# Baby Caribe - How And Where To Get Them?



## naeco (May 8, 2007)

Hey guys, I've been out of the hobby for close to 10 years but am wanting to get back in the game and get some caribes. Do you have any suggestions on how I can find really small one(like 1 inch)?

The idea would be to get to see them grow but also to limit costs of purchase. I'm in Canada.

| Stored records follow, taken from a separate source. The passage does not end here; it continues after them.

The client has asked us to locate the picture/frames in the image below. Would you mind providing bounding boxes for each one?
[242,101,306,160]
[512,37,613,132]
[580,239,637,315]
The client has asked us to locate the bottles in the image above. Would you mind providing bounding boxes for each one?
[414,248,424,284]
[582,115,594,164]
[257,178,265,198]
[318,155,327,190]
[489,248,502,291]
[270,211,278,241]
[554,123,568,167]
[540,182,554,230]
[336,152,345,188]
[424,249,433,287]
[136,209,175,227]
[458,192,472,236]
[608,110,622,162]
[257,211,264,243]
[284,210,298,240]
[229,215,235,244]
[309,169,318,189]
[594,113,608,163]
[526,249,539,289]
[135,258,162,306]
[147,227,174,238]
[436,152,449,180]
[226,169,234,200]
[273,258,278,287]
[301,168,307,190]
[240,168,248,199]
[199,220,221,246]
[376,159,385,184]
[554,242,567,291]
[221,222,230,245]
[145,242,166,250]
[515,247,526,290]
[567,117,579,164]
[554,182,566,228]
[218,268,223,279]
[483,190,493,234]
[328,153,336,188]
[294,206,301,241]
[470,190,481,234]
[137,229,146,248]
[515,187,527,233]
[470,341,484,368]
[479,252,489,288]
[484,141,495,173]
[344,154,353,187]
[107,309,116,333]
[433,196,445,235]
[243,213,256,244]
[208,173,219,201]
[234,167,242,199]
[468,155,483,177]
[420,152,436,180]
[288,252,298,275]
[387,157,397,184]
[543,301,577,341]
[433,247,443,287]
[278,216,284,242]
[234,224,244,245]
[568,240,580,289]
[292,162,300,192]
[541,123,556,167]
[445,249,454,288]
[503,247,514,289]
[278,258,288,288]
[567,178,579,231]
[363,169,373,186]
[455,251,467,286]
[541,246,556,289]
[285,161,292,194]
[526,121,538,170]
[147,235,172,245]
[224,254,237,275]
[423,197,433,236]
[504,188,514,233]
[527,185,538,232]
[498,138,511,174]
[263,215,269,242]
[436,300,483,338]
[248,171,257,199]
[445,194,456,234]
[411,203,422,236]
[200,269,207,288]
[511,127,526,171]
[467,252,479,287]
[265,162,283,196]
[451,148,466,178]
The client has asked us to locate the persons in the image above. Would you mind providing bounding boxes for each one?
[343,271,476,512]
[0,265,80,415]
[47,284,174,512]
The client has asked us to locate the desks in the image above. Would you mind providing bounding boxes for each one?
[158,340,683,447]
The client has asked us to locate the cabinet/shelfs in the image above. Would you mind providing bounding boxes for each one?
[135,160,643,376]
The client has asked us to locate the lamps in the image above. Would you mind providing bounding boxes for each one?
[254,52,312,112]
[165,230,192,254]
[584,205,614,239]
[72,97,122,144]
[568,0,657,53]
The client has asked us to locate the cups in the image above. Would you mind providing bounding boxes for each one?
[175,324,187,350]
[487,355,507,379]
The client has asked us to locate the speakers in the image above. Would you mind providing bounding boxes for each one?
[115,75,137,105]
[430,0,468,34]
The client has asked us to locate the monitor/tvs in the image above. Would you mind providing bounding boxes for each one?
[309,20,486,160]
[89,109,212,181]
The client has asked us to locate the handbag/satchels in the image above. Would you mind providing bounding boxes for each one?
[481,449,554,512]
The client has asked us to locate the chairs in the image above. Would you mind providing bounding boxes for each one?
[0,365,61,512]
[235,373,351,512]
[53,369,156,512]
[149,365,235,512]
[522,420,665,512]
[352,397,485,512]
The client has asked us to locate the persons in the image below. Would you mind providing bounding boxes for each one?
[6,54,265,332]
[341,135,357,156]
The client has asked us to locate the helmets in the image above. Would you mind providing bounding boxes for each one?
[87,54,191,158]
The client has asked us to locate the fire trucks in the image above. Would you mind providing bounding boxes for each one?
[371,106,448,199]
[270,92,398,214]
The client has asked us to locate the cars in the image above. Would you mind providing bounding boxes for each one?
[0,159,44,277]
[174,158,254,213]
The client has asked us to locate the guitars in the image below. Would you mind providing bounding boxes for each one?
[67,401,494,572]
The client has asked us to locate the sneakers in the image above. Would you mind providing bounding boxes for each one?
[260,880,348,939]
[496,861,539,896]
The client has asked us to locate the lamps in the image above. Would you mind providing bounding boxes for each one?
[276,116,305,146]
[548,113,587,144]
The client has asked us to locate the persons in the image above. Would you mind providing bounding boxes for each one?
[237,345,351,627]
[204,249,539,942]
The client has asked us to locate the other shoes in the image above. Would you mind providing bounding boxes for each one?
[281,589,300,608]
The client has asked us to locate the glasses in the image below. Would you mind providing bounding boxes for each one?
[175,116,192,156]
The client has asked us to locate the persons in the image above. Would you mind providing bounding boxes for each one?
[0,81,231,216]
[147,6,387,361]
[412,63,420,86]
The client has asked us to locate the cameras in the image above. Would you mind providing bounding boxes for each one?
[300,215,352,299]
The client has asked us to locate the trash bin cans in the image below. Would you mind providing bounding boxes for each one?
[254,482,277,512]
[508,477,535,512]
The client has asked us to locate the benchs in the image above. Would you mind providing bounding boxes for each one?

Any help or suggestions would be greatly appreciated.

Naeco


----------



## timmy (Mar 29, 2004)

Aquascapeonline.com typically gets them in late March/April time frame. Call or email them to confrim.


----------



## wizardslovak (Feb 17, 2007)

naeco said:


> Hey guys, I've been out of the hobby for close to 10 years but am wanting to get back in the game and get some caribes. Do you have any suggestions on how I can find really small one(like 1 inch)?
> 
> The idea would be to get to see them grow but also to limit costs of purchase. I'm in Canada.
> 
> ...


Email pedro from aquascape , i was there in october and he had lots of 2-3 inch caribas .


----------



## Crash (Aug 14, 2003)

Do they ship to Canada?


----------



## db04ph (Jan 27, 2009)

Where abouts in Canada are you. Dragon aquariums has some in mississauga.they are not small tho. 6 inches


----------



## DPM (Apr 21, 2004)

Aquascape. Just got 12 from them last month 1.5 to 2 inches.


----------